Objective:
Your task is to print the material below exactly as presented.

Collected data entries:
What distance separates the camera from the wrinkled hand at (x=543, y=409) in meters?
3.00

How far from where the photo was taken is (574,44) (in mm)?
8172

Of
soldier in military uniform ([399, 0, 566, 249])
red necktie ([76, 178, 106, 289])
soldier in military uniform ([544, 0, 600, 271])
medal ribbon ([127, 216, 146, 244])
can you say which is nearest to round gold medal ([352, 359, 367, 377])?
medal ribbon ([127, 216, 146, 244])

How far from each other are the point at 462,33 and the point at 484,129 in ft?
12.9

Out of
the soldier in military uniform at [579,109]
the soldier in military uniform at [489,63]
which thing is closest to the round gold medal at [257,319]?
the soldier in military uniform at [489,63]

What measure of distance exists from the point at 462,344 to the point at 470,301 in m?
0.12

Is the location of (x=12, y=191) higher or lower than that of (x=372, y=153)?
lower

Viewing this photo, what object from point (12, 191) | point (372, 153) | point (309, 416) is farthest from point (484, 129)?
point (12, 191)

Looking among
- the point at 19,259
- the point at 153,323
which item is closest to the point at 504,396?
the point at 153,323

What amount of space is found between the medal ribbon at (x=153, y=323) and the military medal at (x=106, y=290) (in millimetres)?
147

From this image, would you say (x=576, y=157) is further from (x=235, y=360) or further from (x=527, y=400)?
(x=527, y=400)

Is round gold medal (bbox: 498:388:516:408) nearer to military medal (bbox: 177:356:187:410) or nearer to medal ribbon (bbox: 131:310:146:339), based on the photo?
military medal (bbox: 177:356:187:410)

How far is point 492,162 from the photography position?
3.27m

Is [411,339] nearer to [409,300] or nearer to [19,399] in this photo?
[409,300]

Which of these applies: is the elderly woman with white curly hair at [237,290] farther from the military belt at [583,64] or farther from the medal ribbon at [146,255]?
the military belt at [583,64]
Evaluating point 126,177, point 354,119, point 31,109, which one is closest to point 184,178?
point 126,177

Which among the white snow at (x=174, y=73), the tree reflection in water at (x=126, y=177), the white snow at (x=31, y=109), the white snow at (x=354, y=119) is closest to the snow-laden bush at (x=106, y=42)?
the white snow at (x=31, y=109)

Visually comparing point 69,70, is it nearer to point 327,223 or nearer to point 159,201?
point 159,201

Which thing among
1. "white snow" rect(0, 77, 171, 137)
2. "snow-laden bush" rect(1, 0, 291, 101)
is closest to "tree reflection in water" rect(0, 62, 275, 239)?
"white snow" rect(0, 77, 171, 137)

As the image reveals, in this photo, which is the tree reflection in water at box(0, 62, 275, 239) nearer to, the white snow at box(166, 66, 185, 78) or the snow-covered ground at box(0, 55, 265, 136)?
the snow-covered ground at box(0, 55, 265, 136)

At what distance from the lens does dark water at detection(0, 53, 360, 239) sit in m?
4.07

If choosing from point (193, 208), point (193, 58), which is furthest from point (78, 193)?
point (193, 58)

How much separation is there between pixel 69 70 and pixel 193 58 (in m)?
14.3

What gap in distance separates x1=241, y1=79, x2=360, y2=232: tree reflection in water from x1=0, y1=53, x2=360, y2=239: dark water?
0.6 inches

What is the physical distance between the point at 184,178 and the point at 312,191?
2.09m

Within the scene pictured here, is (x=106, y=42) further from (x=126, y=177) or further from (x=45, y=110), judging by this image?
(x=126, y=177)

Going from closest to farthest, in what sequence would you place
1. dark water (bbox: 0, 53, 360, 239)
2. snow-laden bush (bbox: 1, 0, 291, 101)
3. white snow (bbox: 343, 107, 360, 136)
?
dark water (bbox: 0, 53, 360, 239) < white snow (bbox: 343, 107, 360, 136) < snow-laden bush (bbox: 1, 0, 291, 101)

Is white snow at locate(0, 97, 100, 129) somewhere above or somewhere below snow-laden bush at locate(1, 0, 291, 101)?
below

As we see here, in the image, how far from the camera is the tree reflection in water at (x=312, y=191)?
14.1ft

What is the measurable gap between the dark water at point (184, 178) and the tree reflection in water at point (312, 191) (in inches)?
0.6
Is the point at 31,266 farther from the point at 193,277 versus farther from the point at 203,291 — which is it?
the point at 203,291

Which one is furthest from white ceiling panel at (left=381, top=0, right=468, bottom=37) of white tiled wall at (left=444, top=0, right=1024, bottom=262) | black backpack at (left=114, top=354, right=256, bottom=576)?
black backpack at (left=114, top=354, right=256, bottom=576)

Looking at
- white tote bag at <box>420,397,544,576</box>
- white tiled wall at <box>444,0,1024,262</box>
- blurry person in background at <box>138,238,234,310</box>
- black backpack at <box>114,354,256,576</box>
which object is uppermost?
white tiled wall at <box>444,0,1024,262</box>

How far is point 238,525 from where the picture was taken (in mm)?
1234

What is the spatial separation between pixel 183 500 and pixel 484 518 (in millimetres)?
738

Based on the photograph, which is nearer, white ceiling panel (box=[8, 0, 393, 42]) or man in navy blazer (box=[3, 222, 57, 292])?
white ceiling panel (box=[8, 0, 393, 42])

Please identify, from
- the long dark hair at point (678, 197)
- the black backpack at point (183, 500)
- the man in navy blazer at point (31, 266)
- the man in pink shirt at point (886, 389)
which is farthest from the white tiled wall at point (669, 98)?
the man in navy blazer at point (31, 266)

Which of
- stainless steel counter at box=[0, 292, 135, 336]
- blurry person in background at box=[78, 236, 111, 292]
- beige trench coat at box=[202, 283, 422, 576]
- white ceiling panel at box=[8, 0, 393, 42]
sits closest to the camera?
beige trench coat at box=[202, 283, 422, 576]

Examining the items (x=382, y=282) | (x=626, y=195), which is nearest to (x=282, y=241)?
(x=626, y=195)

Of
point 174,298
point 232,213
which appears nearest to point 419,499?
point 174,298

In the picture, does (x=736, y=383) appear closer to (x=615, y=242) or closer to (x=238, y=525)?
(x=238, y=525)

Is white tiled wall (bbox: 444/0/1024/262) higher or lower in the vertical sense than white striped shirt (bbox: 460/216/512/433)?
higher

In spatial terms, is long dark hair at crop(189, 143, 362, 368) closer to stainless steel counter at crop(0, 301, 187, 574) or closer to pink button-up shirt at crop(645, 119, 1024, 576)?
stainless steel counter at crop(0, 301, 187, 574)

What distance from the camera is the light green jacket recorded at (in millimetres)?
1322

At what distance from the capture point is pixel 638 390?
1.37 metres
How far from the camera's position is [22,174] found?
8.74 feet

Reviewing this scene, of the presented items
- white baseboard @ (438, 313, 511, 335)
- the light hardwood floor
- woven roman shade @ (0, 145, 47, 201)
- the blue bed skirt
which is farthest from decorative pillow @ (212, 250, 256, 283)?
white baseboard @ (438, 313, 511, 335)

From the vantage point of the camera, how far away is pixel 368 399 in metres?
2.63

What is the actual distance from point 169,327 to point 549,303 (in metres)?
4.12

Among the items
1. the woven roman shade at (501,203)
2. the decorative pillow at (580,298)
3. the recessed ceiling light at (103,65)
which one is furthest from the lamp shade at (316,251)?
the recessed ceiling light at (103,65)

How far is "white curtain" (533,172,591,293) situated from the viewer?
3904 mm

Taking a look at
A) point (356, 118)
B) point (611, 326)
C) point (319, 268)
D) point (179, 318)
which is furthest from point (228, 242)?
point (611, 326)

Finished task:
What distance separates the camera from the wrinkled hand at (x=543, y=409) in meters?
3.00

How far from where the photo was taken is (574,44) (in mm)?
8172

Of
soldier in military uniform ([399, 0, 566, 249])
red necktie ([76, 178, 106, 289])
soldier in military uniform ([544, 0, 600, 271])
medal ribbon ([127, 216, 146, 244])
can you say which is nearest to round gold medal ([352, 359, 367, 377])?
medal ribbon ([127, 216, 146, 244])

How far from each other are the point at 462,33 and the point at 484,129 in ft?
12.9

Out of
the soldier in military uniform at [579,109]
the soldier in military uniform at [489,63]
which thing is closest to the round gold medal at [257,319]?
the soldier in military uniform at [489,63]

What measure of distance exists from the point at 462,344 to the point at 470,301 in m?
0.12

Is the location of (x=12, y=191) higher or lower than that of (x=372, y=153)?
lower

Viewing this photo, what object from point (12, 191) | point (372, 153) | point (309, 416) is farthest from point (484, 129)?
point (12, 191)

Looking among
- the point at 19,259
- the point at 153,323
which item is closest to the point at 504,396?
the point at 153,323

What amount of space is found between the medal ribbon at (x=153, y=323) and the military medal at (x=106, y=290) (in millimetres)?
147

From this image, would you say (x=576, y=157) is further from (x=235, y=360) or further from (x=527, y=400)?
(x=527, y=400)

Is round gold medal (bbox: 498:388:516:408) nearer to military medal (bbox: 177:356:187:410) or nearer to medal ribbon (bbox: 131:310:146:339), based on the photo?
military medal (bbox: 177:356:187:410)

How far is point 492,162 from the photography position?
3.27m

Is [411,339] nearer to [409,300] or nearer to [19,399] in this photo?
[409,300]

Which of these applies: is the elderly woman with white curly hair at [237,290] farther from the military belt at [583,64] or farther from the medal ribbon at [146,255]?
the military belt at [583,64]
Evaluating point 126,177, point 354,119, point 31,109, which one is closest to point 184,178?
point 126,177

Which among the white snow at (x=174, y=73), the tree reflection in water at (x=126, y=177), the white snow at (x=31, y=109), the white snow at (x=354, y=119) is closest to the snow-laden bush at (x=106, y=42)?
the white snow at (x=31, y=109)

Visually comparing point 69,70, is it nearer to point 327,223 or nearer to point 159,201?
point 159,201

Which thing among
1. "white snow" rect(0, 77, 171, 137)
2. "snow-laden bush" rect(1, 0, 291, 101)
is closest to "tree reflection in water" rect(0, 62, 275, 239)?
"white snow" rect(0, 77, 171, 137)

As the image reveals, in this photo, which is the tree reflection in water at box(0, 62, 275, 239) nearer to, the white snow at box(166, 66, 185, 78) or the snow-covered ground at box(0, 55, 265, 136)?
the snow-covered ground at box(0, 55, 265, 136)

At what distance from the lens does dark water at detection(0, 53, 360, 239) sit in m?
4.07

If choosing from point (193, 208), point (193, 58), which is furthest from point (78, 193)?
point (193, 58)

How much separation is there between pixel 69 70 and pixel 193 58 (in m)?
14.3

What gap in distance separates x1=241, y1=79, x2=360, y2=232: tree reflection in water from x1=0, y1=53, x2=360, y2=239: dark water?
0.6 inches

What is the physical distance between the point at 184,178 and the point at 312,191?
2.09m

Within the scene pictured here, is (x=106, y=42) further from (x=126, y=177) or further from (x=45, y=110), judging by this image?
(x=126, y=177)

Going from closest to farthest, in what sequence would you place
1. dark water (bbox: 0, 53, 360, 239)
2. snow-laden bush (bbox: 1, 0, 291, 101)
3. white snow (bbox: 343, 107, 360, 136)
?
dark water (bbox: 0, 53, 360, 239) < white snow (bbox: 343, 107, 360, 136) < snow-laden bush (bbox: 1, 0, 291, 101)

Is white snow at locate(0, 97, 100, 129) somewhere above or somewhere below snow-laden bush at locate(1, 0, 291, 101)?
below

As we see here, in the image, how far from the camera is the tree reflection in water at (x=312, y=191)?
14.1ft

What is the measurable gap between the dark water at point (184, 178) and the tree reflection in water at point (312, 191) (in inches)?
0.6
Is the point at 31,266 farther from the point at 193,277 versus farther from the point at 203,291 — which is it?
the point at 203,291

Which one is furthest from white ceiling panel at (left=381, top=0, right=468, bottom=37) of white tiled wall at (left=444, top=0, right=1024, bottom=262) | black backpack at (left=114, top=354, right=256, bottom=576)?
black backpack at (left=114, top=354, right=256, bottom=576)

Looking at
- white tote bag at <box>420,397,544,576</box>
- white tiled wall at <box>444,0,1024,262</box>
- blurry person in background at <box>138,238,234,310</box>
- black backpack at <box>114,354,256,576</box>
which object is uppermost?
white tiled wall at <box>444,0,1024,262</box>

How far is point 238,525 from where the picture was taken (in mm)?
1234

What is the spatial separation between pixel 183 500 and pixel 484 518 (in millimetres)?
738

Based on the photograph, which is nearer, white ceiling panel (box=[8, 0, 393, 42]) or man in navy blazer (box=[3, 222, 57, 292])?
white ceiling panel (box=[8, 0, 393, 42])

Please identify, from
- the long dark hair at point (678, 197)
- the black backpack at point (183, 500)
- the man in navy blazer at point (31, 266)
- the man in pink shirt at point (886, 389)
which is farthest from the white tiled wall at point (669, 98)?
the man in navy blazer at point (31, 266)

Which of
- stainless steel counter at box=[0, 292, 135, 336]
- blurry person in background at box=[78, 236, 111, 292]
- beige trench coat at box=[202, 283, 422, 576]
- white ceiling panel at box=[8, 0, 393, 42]
sits closest to the camera?
beige trench coat at box=[202, 283, 422, 576]

Examining the items (x=382, y=282) | (x=626, y=195), which is nearest to (x=282, y=241)?
(x=626, y=195)

Of
point 174,298
point 232,213
which appears nearest to point 419,499?
point 174,298

In the picture, does (x=736, y=383) appear closer to (x=615, y=242) or closer to (x=238, y=525)?
(x=238, y=525)

Is white tiled wall (bbox: 444/0/1024/262) higher or lower in the vertical sense than white striped shirt (bbox: 460/216/512/433)?
higher

In spatial terms, is long dark hair at crop(189, 143, 362, 368) closer to stainless steel counter at crop(0, 301, 187, 574) or closer to pink button-up shirt at crop(645, 119, 1024, 576)?
stainless steel counter at crop(0, 301, 187, 574)

What distance from the camera is the light green jacket recorded at (in millimetres)?
1322

At what distance from the capture point is pixel 638 390?
1.37 metres
How far from the camera's position is [22,174] found?
8.74 feet

Reviewing this scene, of the presented items
- white baseboard @ (438, 313, 511, 335)
- the light hardwood floor
- woven roman shade @ (0, 145, 47, 201)
- the blue bed skirt
which is farthest from decorative pillow @ (212, 250, 256, 283)?
white baseboard @ (438, 313, 511, 335)

From the vantage point of the camera, how far away is pixel 368 399 in metres?
2.63

What is the actual distance from point 169,327 to point 549,303 (in metres)?
4.12

Among the items
1. the woven roman shade at (501,203)
2. the decorative pillow at (580,298)
3. the recessed ceiling light at (103,65)
which one is furthest from the lamp shade at (316,251)?
the recessed ceiling light at (103,65)

How far is "white curtain" (533,172,591,293) situated from the viewer?
3904 mm

Taking a look at
A) point (356, 118)
B) point (611, 326)
C) point (319, 268)
D) point (179, 318)
which is furthest from point (228, 242)?
point (611, 326)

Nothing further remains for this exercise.